Al Asad Airmen load, help deliver new 'Buffaloes'
by Senior Airman Olufemi A. Owolabi
332nd Air Expeditionary Wing Public Affairs
9/4/2007 - AL ASAD AIR BASE, Iraq (AFPN) -- Airmen from the 438th Air Expeditionary Group Aerial Port Flight from Al Asad Air Base helped deliver four new Mine Resistant Ambush Protected Category III Buffalo vehicles to ground troops in and throughout Iraq Aug. 28.
The new MRAPs, which are to phase out the High Mobility Multipurpose Wheeled Vehicle, are designed with a V-shaped and raised bottoms more than 3 feet off the ground to reduce servicemember casualties by protecting them from improvised explosive devices, increase their mobility and to enhance mission success.
With the rattling of chains and faces dripping with sweat, seven Airmen teamed up with three Marines to strap down two MRAPs into a C-17 Globemaster III, and then transported the vehicles throughout the area of responsibility.
"A C-17 could hold only two MRAP Category III Buffalo models, which weigh about 50,000 pounds each," said Tech. Sgt. Shawn Tague, an aerial porter from Pope Air Force Base, N.C. "This is the first time here we are loading these MRAPs into a C-17, and we are very proud to be part of this."
The Buffaloes drove so smooth, one would not know they are 50,000-pound vehicles, said Lt. Col.

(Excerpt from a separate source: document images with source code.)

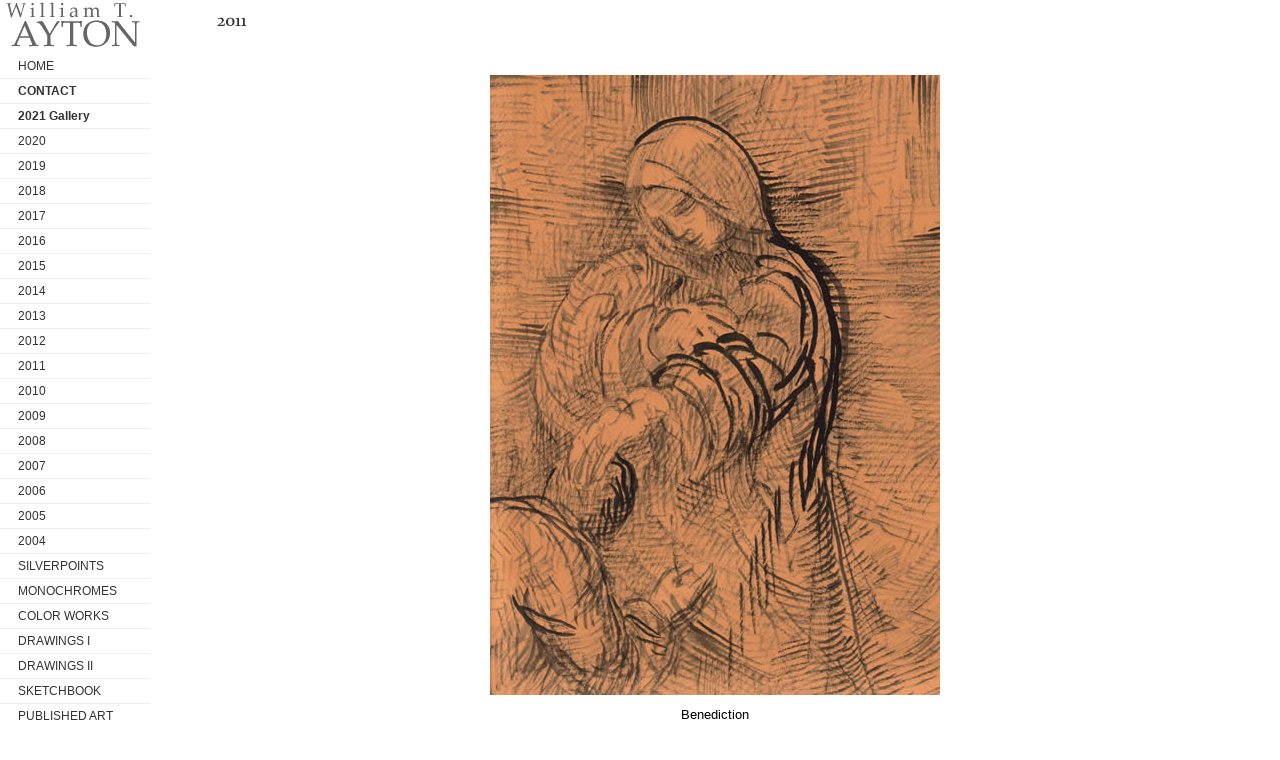

--- FILE ---
content_type: text/html
request_url: http://ayton.net/2011_benedict.html
body_size: 1873
content:
<!DOCTYPE html PUBLIC "-//W3C//DTD HTML 4.01 Transitional//EN">

<html>
<head>
<title>William T. Ayton, artist -- 2011 Gallery of Paintings and Drawings</title>
<meta http-equiv="Content-Type" content="text/html; charset=iso-8859-1">
<script language="JavaScript">
<!--
function MM_reloadPage(init) {  //reloads the window if Nav4 resized
  if (init==true) with (navigator) {if ((appName=="Netscape")&&(parseInt(appVersion)==4)) {
    document.MM_pgW=innerWidth; document.MM_pgH=innerHeight; onresize=MM_reloadPage; }}
  else if (innerWidth!=document.MM_pgW || innerHeight!=document.MM_pgH) location.reload();
}
MM_reloadPage(true);
// -->
</script>

<link href="ayton.css" rel="stylesheet" type="text/css">

<style type="text/css">
<!--
.style3 {
	font-size: 10pt;
	font-family: Arial, Helvetica, sans-serif;
}
-->
</style>
</head>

Gerard Couvillion, the 438th Expeditionary Support Squadron commander, who inspected the interior of the MRAP Buffalo and test drove one before aerial porters loaded them.
The team of aerial porters anticipated loading the MRAPs would take a long time, but in less than one hour they completed the process.
"It's a privilege for the 438th APF team to be part of this," Sergeant Tague said, "knowing that when these 'monstrous-looking vehicles' are delivered to ground troops, they will help save lots of lives from (improvised explosive devices)."
The MRAP Buffalo vehicles, which cost between $600,000 and $1 million each, can help deflect explosions.
"Our aerial porters know they are saving lives every day because they execute their mission of loading and unloading MRAPs and other critical supplies and equipment with perfection," Colonel Couvillion said.